= TEXT SEGMENT =
** start **

Iran: Empire of the Mind
Page 23
The movement continued to grow in exile, and split in the 1860s, with a new leader, Baha’ullah, announcing himself as a new prophet (‘He Whom God Shall Make Manifest’), as predicted by the Bab. Most Babis followed him, and since that time his movement has been known as the Baha’i faith. Within Iran Baha’is have been persecuted and killed in almost every decade since that time.
The story of Qorrat al-Ain and her advocacy of women’s emancipation is an important point in the history of women in Persia; and therefore for the story of Iranian society as a whole. And there are some surprises here. From the viewpoint of the early twenty-first century, with the Islamic regime in power in Iran, and with what is often thought of (not entirely accurately) as a traditional role for women re-imposed since the revolution of 1979, one might assume that before the twentieth century all Iranian women, in accordance with that tradition, were closeted at home and never went out except heavily veiled. But this is not at all the case. Before the social changes brought by industrialisation and urbanisation, the structure of society was very different. Before 1900 up to half the population were nomadic or semi-nomadic, and in such societies, tightly integrated and often living at the economic and geographical margin, women’s roles were of necessity more equal and less restricted. Broadly, women ran the domestic arrangements while the men ranged widely looking after the flocks, but with the men away the women had to take important decisions (often as a group) and carry responsibility; and when time came to move, everyone had to take an active part8. Traditional tribal costumes vary enormously across Iran even today, and are often colourful and eye-catching, with no veil in sight.

** end **

Copy the passage on the Baha'i faith and women in Persia word for word. Draw only on the passage above.

[Recorded data]
** start **

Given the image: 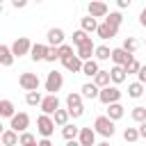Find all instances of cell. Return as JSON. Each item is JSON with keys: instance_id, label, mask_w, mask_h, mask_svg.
<instances>
[{"instance_id": "6da1fadb", "label": "cell", "mask_w": 146, "mask_h": 146, "mask_svg": "<svg viewBox=\"0 0 146 146\" xmlns=\"http://www.w3.org/2000/svg\"><path fill=\"white\" fill-rule=\"evenodd\" d=\"M94 130H96V135H100V137H105V139H112L114 132H116V125H114V121H112L110 116L103 114V116H96Z\"/></svg>"}, {"instance_id": "7a4b0ae2", "label": "cell", "mask_w": 146, "mask_h": 146, "mask_svg": "<svg viewBox=\"0 0 146 146\" xmlns=\"http://www.w3.org/2000/svg\"><path fill=\"white\" fill-rule=\"evenodd\" d=\"M82 94H78V91H73V94H68L66 96V110H68V114H71V119H80L82 114H84V105H82Z\"/></svg>"}, {"instance_id": "3957f363", "label": "cell", "mask_w": 146, "mask_h": 146, "mask_svg": "<svg viewBox=\"0 0 146 146\" xmlns=\"http://www.w3.org/2000/svg\"><path fill=\"white\" fill-rule=\"evenodd\" d=\"M98 100H100L105 107H110V105H114V103H119V100H121V89H119L116 84H110V87L100 89Z\"/></svg>"}, {"instance_id": "277c9868", "label": "cell", "mask_w": 146, "mask_h": 146, "mask_svg": "<svg viewBox=\"0 0 146 146\" xmlns=\"http://www.w3.org/2000/svg\"><path fill=\"white\" fill-rule=\"evenodd\" d=\"M36 132L41 135V139H50V135L55 132V121H52V116L41 114V116L36 119Z\"/></svg>"}, {"instance_id": "5b68a950", "label": "cell", "mask_w": 146, "mask_h": 146, "mask_svg": "<svg viewBox=\"0 0 146 146\" xmlns=\"http://www.w3.org/2000/svg\"><path fill=\"white\" fill-rule=\"evenodd\" d=\"M62 84H64V75L59 73V71H50L48 73V78H46V91L48 94H52V96H57V91L62 89Z\"/></svg>"}, {"instance_id": "8992f818", "label": "cell", "mask_w": 146, "mask_h": 146, "mask_svg": "<svg viewBox=\"0 0 146 146\" xmlns=\"http://www.w3.org/2000/svg\"><path fill=\"white\" fill-rule=\"evenodd\" d=\"M18 84H21V89H25V91L30 94V91H39L41 80H39V75H36V73H21Z\"/></svg>"}, {"instance_id": "52a82bcc", "label": "cell", "mask_w": 146, "mask_h": 146, "mask_svg": "<svg viewBox=\"0 0 146 146\" xmlns=\"http://www.w3.org/2000/svg\"><path fill=\"white\" fill-rule=\"evenodd\" d=\"M9 128H11L14 132H18V135L27 132V128H30V114H27V112H18V114L9 121Z\"/></svg>"}, {"instance_id": "ba28073f", "label": "cell", "mask_w": 146, "mask_h": 146, "mask_svg": "<svg viewBox=\"0 0 146 146\" xmlns=\"http://www.w3.org/2000/svg\"><path fill=\"white\" fill-rule=\"evenodd\" d=\"M87 11H89V16L91 18H107L110 16V7L105 5V2H100V0H91L89 5H87Z\"/></svg>"}, {"instance_id": "9c48e42d", "label": "cell", "mask_w": 146, "mask_h": 146, "mask_svg": "<svg viewBox=\"0 0 146 146\" xmlns=\"http://www.w3.org/2000/svg\"><path fill=\"white\" fill-rule=\"evenodd\" d=\"M32 41L27 39V36H18L14 43H11V52H14V57H23V55H30L32 52Z\"/></svg>"}, {"instance_id": "30bf717a", "label": "cell", "mask_w": 146, "mask_h": 146, "mask_svg": "<svg viewBox=\"0 0 146 146\" xmlns=\"http://www.w3.org/2000/svg\"><path fill=\"white\" fill-rule=\"evenodd\" d=\"M57 110H62V107H59V98L52 96V94H46V96H43V103H41V112L48 114V116H55Z\"/></svg>"}, {"instance_id": "8fae6325", "label": "cell", "mask_w": 146, "mask_h": 146, "mask_svg": "<svg viewBox=\"0 0 146 146\" xmlns=\"http://www.w3.org/2000/svg\"><path fill=\"white\" fill-rule=\"evenodd\" d=\"M46 41H48L50 48H59V46H64V30H62V27H50L48 34H46Z\"/></svg>"}, {"instance_id": "7c38bea8", "label": "cell", "mask_w": 146, "mask_h": 146, "mask_svg": "<svg viewBox=\"0 0 146 146\" xmlns=\"http://www.w3.org/2000/svg\"><path fill=\"white\" fill-rule=\"evenodd\" d=\"M94 55H96V43H94L91 39L78 48V57H80L82 62H89V59H94Z\"/></svg>"}, {"instance_id": "4fadbf2b", "label": "cell", "mask_w": 146, "mask_h": 146, "mask_svg": "<svg viewBox=\"0 0 146 146\" xmlns=\"http://www.w3.org/2000/svg\"><path fill=\"white\" fill-rule=\"evenodd\" d=\"M132 57H135V55L125 52L123 48H112V62H114V66H125Z\"/></svg>"}, {"instance_id": "5bb4252c", "label": "cell", "mask_w": 146, "mask_h": 146, "mask_svg": "<svg viewBox=\"0 0 146 146\" xmlns=\"http://www.w3.org/2000/svg\"><path fill=\"white\" fill-rule=\"evenodd\" d=\"M116 32H119V27H112L110 23H105V21H103V23L98 25V32H96V34H98V39L107 41V39H114V36H116Z\"/></svg>"}, {"instance_id": "9a60e30c", "label": "cell", "mask_w": 146, "mask_h": 146, "mask_svg": "<svg viewBox=\"0 0 146 146\" xmlns=\"http://www.w3.org/2000/svg\"><path fill=\"white\" fill-rule=\"evenodd\" d=\"M0 141H2V146H18V141H21V135H18V132H14L11 128H7V130H2V135H0Z\"/></svg>"}, {"instance_id": "2e32d148", "label": "cell", "mask_w": 146, "mask_h": 146, "mask_svg": "<svg viewBox=\"0 0 146 146\" xmlns=\"http://www.w3.org/2000/svg\"><path fill=\"white\" fill-rule=\"evenodd\" d=\"M78 141H80L82 146H96V130H94V128H82Z\"/></svg>"}, {"instance_id": "e0dca14e", "label": "cell", "mask_w": 146, "mask_h": 146, "mask_svg": "<svg viewBox=\"0 0 146 146\" xmlns=\"http://www.w3.org/2000/svg\"><path fill=\"white\" fill-rule=\"evenodd\" d=\"M46 55H48V43H34L32 46V62H46Z\"/></svg>"}, {"instance_id": "ac0fdd59", "label": "cell", "mask_w": 146, "mask_h": 146, "mask_svg": "<svg viewBox=\"0 0 146 146\" xmlns=\"http://www.w3.org/2000/svg\"><path fill=\"white\" fill-rule=\"evenodd\" d=\"M80 94H82V98L94 100V98H98V96H100V89H98L94 82H84V84L80 87Z\"/></svg>"}, {"instance_id": "d6986e66", "label": "cell", "mask_w": 146, "mask_h": 146, "mask_svg": "<svg viewBox=\"0 0 146 146\" xmlns=\"http://www.w3.org/2000/svg\"><path fill=\"white\" fill-rule=\"evenodd\" d=\"M98 25H100V23H98L96 18H91L89 14H87L84 18H80V30H82V32H87V34H91V32H98Z\"/></svg>"}, {"instance_id": "ffe728a7", "label": "cell", "mask_w": 146, "mask_h": 146, "mask_svg": "<svg viewBox=\"0 0 146 146\" xmlns=\"http://www.w3.org/2000/svg\"><path fill=\"white\" fill-rule=\"evenodd\" d=\"M16 114H18V112L14 110V103H11L9 98H2V100H0V116H5V119L11 121Z\"/></svg>"}, {"instance_id": "44dd1931", "label": "cell", "mask_w": 146, "mask_h": 146, "mask_svg": "<svg viewBox=\"0 0 146 146\" xmlns=\"http://www.w3.org/2000/svg\"><path fill=\"white\" fill-rule=\"evenodd\" d=\"M100 73V66H98V59H89V62H84V66H82V75H87V78H96Z\"/></svg>"}, {"instance_id": "7402d4cb", "label": "cell", "mask_w": 146, "mask_h": 146, "mask_svg": "<svg viewBox=\"0 0 146 146\" xmlns=\"http://www.w3.org/2000/svg\"><path fill=\"white\" fill-rule=\"evenodd\" d=\"M64 64V68L66 71H71V73H82V66H84V62L75 55V57H71V59H66V62H62Z\"/></svg>"}, {"instance_id": "603a6c76", "label": "cell", "mask_w": 146, "mask_h": 146, "mask_svg": "<svg viewBox=\"0 0 146 146\" xmlns=\"http://www.w3.org/2000/svg\"><path fill=\"white\" fill-rule=\"evenodd\" d=\"M80 130H82V128H78L75 123H68V125H64V128H62V137H64L66 141H73V139H78V137H80Z\"/></svg>"}, {"instance_id": "cb8c5ba5", "label": "cell", "mask_w": 146, "mask_h": 146, "mask_svg": "<svg viewBox=\"0 0 146 146\" xmlns=\"http://www.w3.org/2000/svg\"><path fill=\"white\" fill-rule=\"evenodd\" d=\"M0 64L7 68L14 64V52H11V46H0Z\"/></svg>"}, {"instance_id": "d4e9b609", "label": "cell", "mask_w": 146, "mask_h": 146, "mask_svg": "<svg viewBox=\"0 0 146 146\" xmlns=\"http://www.w3.org/2000/svg\"><path fill=\"white\" fill-rule=\"evenodd\" d=\"M110 75H112V84H121V82H125V78H128V73H125L123 66H112V68H110Z\"/></svg>"}, {"instance_id": "484cf974", "label": "cell", "mask_w": 146, "mask_h": 146, "mask_svg": "<svg viewBox=\"0 0 146 146\" xmlns=\"http://www.w3.org/2000/svg\"><path fill=\"white\" fill-rule=\"evenodd\" d=\"M91 82H94L98 89H105V87H110V82H112V75H110V71H103V68H100V73H98V75H96Z\"/></svg>"}, {"instance_id": "4316f807", "label": "cell", "mask_w": 146, "mask_h": 146, "mask_svg": "<svg viewBox=\"0 0 146 146\" xmlns=\"http://www.w3.org/2000/svg\"><path fill=\"white\" fill-rule=\"evenodd\" d=\"M123 114H125V110H123V105H121V103H114V105H110V107H107V112H105V116H110L114 123H116V121H119Z\"/></svg>"}, {"instance_id": "83f0119b", "label": "cell", "mask_w": 146, "mask_h": 146, "mask_svg": "<svg viewBox=\"0 0 146 146\" xmlns=\"http://www.w3.org/2000/svg\"><path fill=\"white\" fill-rule=\"evenodd\" d=\"M144 94H146V87L141 82H130L128 84V96L130 98H141Z\"/></svg>"}, {"instance_id": "f1b7e54d", "label": "cell", "mask_w": 146, "mask_h": 146, "mask_svg": "<svg viewBox=\"0 0 146 146\" xmlns=\"http://www.w3.org/2000/svg\"><path fill=\"white\" fill-rule=\"evenodd\" d=\"M71 114H68V110H57L55 112V116H52V121H55V125H59V128H64V125H68L71 121Z\"/></svg>"}, {"instance_id": "f546056e", "label": "cell", "mask_w": 146, "mask_h": 146, "mask_svg": "<svg viewBox=\"0 0 146 146\" xmlns=\"http://www.w3.org/2000/svg\"><path fill=\"white\" fill-rule=\"evenodd\" d=\"M75 55H78V50H73L71 43L59 46V62H66V59H71V57H75Z\"/></svg>"}, {"instance_id": "4dcf8cb0", "label": "cell", "mask_w": 146, "mask_h": 146, "mask_svg": "<svg viewBox=\"0 0 146 146\" xmlns=\"http://www.w3.org/2000/svg\"><path fill=\"white\" fill-rule=\"evenodd\" d=\"M25 103L30 105V107H41V103H43V96H41V91H30V94H25Z\"/></svg>"}, {"instance_id": "1f68e13d", "label": "cell", "mask_w": 146, "mask_h": 146, "mask_svg": "<svg viewBox=\"0 0 146 146\" xmlns=\"http://www.w3.org/2000/svg\"><path fill=\"white\" fill-rule=\"evenodd\" d=\"M121 48H123L125 52H130V55H135V50L139 48V41H137L135 36H125V39H123V46H121Z\"/></svg>"}, {"instance_id": "d6a6232c", "label": "cell", "mask_w": 146, "mask_h": 146, "mask_svg": "<svg viewBox=\"0 0 146 146\" xmlns=\"http://www.w3.org/2000/svg\"><path fill=\"white\" fill-rule=\"evenodd\" d=\"M130 116H132V121H137V123H144V121H146V107H144V105H137V107H132Z\"/></svg>"}, {"instance_id": "836d02e7", "label": "cell", "mask_w": 146, "mask_h": 146, "mask_svg": "<svg viewBox=\"0 0 146 146\" xmlns=\"http://www.w3.org/2000/svg\"><path fill=\"white\" fill-rule=\"evenodd\" d=\"M105 23H110L112 27H121V23H123V14H121V11H110V16L105 18Z\"/></svg>"}, {"instance_id": "e575fe53", "label": "cell", "mask_w": 146, "mask_h": 146, "mask_svg": "<svg viewBox=\"0 0 146 146\" xmlns=\"http://www.w3.org/2000/svg\"><path fill=\"white\" fill-rule=\"evenodd\" d=\"M89 39H91V36H89L87 32H82V30H75V32H73V46H75V48H80V46L87 43Z\"/></svg>"}, {"instance_id": "d590c367", "label": "cell", "mask_w": 146, "mask_h": 146, "mask_svg": "<svg viewBox=\"0 0 146 146\" xmlns=\"http://www.w3.org/2000/svg\"><path fill=\"white\" fill-rule=\"evenodd\" d=\"M98 62H105V59H112V50L107 46H96V55H94Z\"/></svg>"}, {"instance_id": "8d00e7d4", "label": "cell", "mask_w": 146, "mask_h": 146, "mask_svg": "<svg viewBox=\"0 0 146 146\" xmlns=\"http://www.w3.org/2000/svg\"><path fill=\"white\" fill-rule=\"evenodd\" d=\"M123 139H125L128 144H135V141L139 139V128H125V130H123Z\"/></svg>"}, {"instance_id": "74e56055", "label": "cell", "mask_w": 146, "mask_h": 146, "mask_svg": "<svg viewBox=\"0 0 146 146\" xmlns=\"http://www.w3.org/2000/svg\"><path fill=\"white\" fill-rule=\"evenodd\" d=\"M36 144H39V141H36V137H34L30 130L21 135V141H18V146H36Z\"/></svg>"}, {"instance_id": "f35d334b", "label": "cell", "mask_w": 146, "mask_h": 146, "mask_svg": "<svg viewBox=\"0 0 146 146\" xmlns=\"http://www.w3.org/2000/svg\"><path fill=\"white\" fill-rule=\"evenodd\" d=\"M123 68H125V73L130 75V73H139V68H141V64H139V62H137V59L132 57V59H130V62H128V64H125Z\"/></svg>"}, {"instance_id": "ab89813d", "label": "cell", "mask_w": 146, "mask_h": 146, "mask_svg": "<svg viewBox=\"0 0 146 146\" xmlns=\"http://www.w3.org/2000/svg\"><path fill=\"white\" fill-rule=\"evenodd\" d=\"M59 59V48H50L48 46V55H46V62H57Z\"/></svg>"}, {"instance_id": "60d3db41", "label": "cell", "mask_w": 146, "mask_h": 146, "mask_svg": "<svg viewBox=\"0 0 146 146\" xmlns=\"http://www.w3.org/2000/svg\"><path fill=\"white\" fill-rule=\"evenodd\" d=\"M137 82H141V84L146 87V64H141V68H139V73H137Z\"/></svg>"}, {"instance_id": "b9f144b4", "label": "cell", "mask_w": 146, "mask_h": 146, "mask_svg": "<svg viewBox=\"0 0 146 146\" xmlns=\"http://www.w3.org/2000/svg\"><path fill=\"white\" fill-rule=\"evenodd\" d=\"M139 25H141V27H146V7L139 11Z\"/></svg>"}, {"instance_id": "7bdbcfd3", "label": "cell", "mask_w": 146, "mask_h": 146, "mask_svg": "<svg viewBox=\"0 0 146 146\" xmlns=\"http://www.w3.org/2000/svg\"><path fill=\"white\" fill-rule=\"evenodd\" d=\"M11 5H14V7H16V9H23V7H25V5H27V2H25V0H14V2H11Z\"/></svg>"}, {"instance_id": "ee69618b", "label": "cell", "mask_w": 146, "mask_h": 146, "mask_svg": "<svg viewBox=\"0 0 146 146\" xmlns=\"http://www.w3.org/2000/svg\"><path fill=\"white\" fill-rule=\"evenodd\" d=\"M116 5H119V9H125V7H130V0H116Z\"/></svg>"}, {"instance_id": "f6af8a7d", "label": "cell", "mask_w": 146, "mask_h": 146, "mask_svg": "<svg viewBox=\"0 0 146 146\" xmlns=\"http://www.w3.org/2000/svg\"><path fill=\"white\" fill-rule=\"evenodd\" d=\"M139 137H144V139H146V121H144V123H139Z\"/></svg>"}, {"instance_id": "bcb514c9", "label": "cell", "mask_w": 146, "mask_h": 146, "mask_svg": "<svg viewBox=\"0 0 146 146\" xmlns=\"http://www.w3.org/2000/svg\"><path fill=\"white\" fill-rule=\"evenodd\" d=\"M36 146H52V141H50V139H39Z\"/></svg>"}, {"instance_id": "7dc6e473", "label": "cell", "mask_w": 146, "mask_h": 146, "mask_svg": "<svg viewBox=\"0 0 146 146\" xmlns=\"http://www.w3.org/2000/svg\"><path fill=\"white\" fill-rule=\"evenodd\" d=\"M66 146H82V144H80L78 139H73V141H66Z\"/></svg>"}, {"instance_id": "c3c4849f", "label": "cell", "mask_w": 146, "mask_h": 146, "mask_svg": "<svg viewBox=\"0 0 146 146\" xmlns=\"http://www.w3.org/2000/svg\"><path fill=\"white\" fill-rule=\"evenodd\" d=\"M96 146H112V144H110V141L105 139V141H100V144H96Z\"/></svg>"}]
</instances>
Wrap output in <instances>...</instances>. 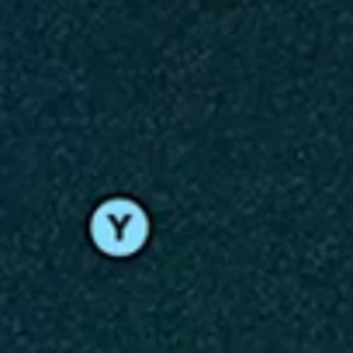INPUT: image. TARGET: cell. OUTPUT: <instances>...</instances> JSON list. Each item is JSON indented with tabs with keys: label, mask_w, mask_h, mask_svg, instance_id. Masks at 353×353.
Returning <instances> with one entry per match:
<instances>
[{
	"label": "cell",
	"mask_w": 353,
	"mask_h": 353,
	"mask_svg": "<svg viewBox=\"0 0 353 353\" xmlns=\"http://www.w3.org/2000/svg\"><path fill=\"white\" fill-rule=\"evenodd\" d=\"M90 239L111 260L135 256L149 243V215L132 198H108L90 215Z\"/></svg>",
	"instance_id": "cell-1"
}]
</instances>
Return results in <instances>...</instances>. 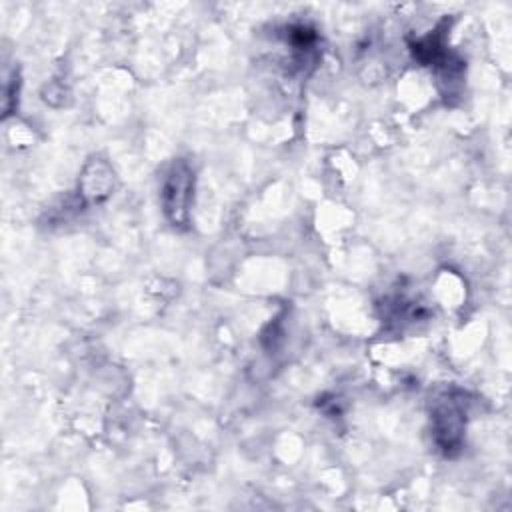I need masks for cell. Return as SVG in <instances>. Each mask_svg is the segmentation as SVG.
Here are the masks:
<instances>
[{
    "label": "cell",
    "mask_w": 512,
    "mask_h": 512,
    "mask_svg": "<svg viewBox=\"0 0 512 512\" xmlns=\"http://www.w3.org/2000/svg\"><path fill=\"white\" fill-rule=\"evenodd\" d=\"M194 184H196V176H194L192 164L184 158L172 160V164L168 166L162 178L160 200H162V210L166 220L178 230H186L190 224Z\"/></svg>",
    "instance_id": "cell-2"
},
{
    "label": "cell",
    "mask_w": 512,
    "mask_h": 512,
    "mask_svg": "<svg viewBox=\"0 0 512 512\" xmlns=\"http://www.w3.org/2000/svg\"><path fill=\"white\" fill-rule=\"evenodd\" d=\"M114 172L104 160H90L80 178V194L86 202H102L112 194Z\"/></svg>",
    "instance_id": "cell-3"
},
{
    "label": "cell",
    "mask_w": 512,
    "mask_h": 512,
    "mask_svg": "<svg viewBox=\"0 0 512 512\" xmlns=\"http://www.w3.org/2000/svg\"><path fill=\"white\" fill-rule=\"evenodd\" d=\"M468 400L462 390H446L438 394L430 408V430L436 448L444 456H456L464 446Z\"/></svg>",
    "instance_id": "cell-1"
}]
</instances>
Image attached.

** end **

= WRITTEN REPLY =
Iran: Empire of the Mind
Page 23
The movement continued to grow in exile, and split in the 1860s, with a new leader, Baha’ullah, announcing himself as a new prophet (‘He Whom God Shall Make Manifest’), as predicted by the Bab. Most Babis followed him, and since that time his movement has been known as the Baha’i faith. Within Iran Baha’is have been persecuted and killed in almost every decade since that time.
The story of Qorrat al-Ain and her advocacy of women’s emancipation is an important point in the history of women in Persia; and therefore for the story of Iranian society as a whole. And there are some surprises here. From the viewpoint of the early twenty-first century, with the Islamic regime in power in Iran, and with what is often thought of (not entirely accurately) as a traditional role for women re-imposed since the revolution of 1979, one might assume that before the twentieth century all Iranian women, in accordance with that tradition, were closeted at home and never went out except heavily veiled. But this is not at all the case. Before the social changes brought by industrialisation and urbanisation, the structure of society was very different. Before 1900 up to half the population were nomadic or semi-nomadic, and in such societies, tightly integrated and often living at the economic and geographical margin, women’s roles were of necessity more equal and less restricted. Broadly, women ran the domestic arrangements while the men ranged widely looking after the flocks, but with the men away the women had to take important decisions (often as a group) and carry responsibility; and when time came to move, everyone had to take an active part8. Traditional tribal costumes vary enormously across Iran even today, and are often colourful and eye-catching, with no veil in sight.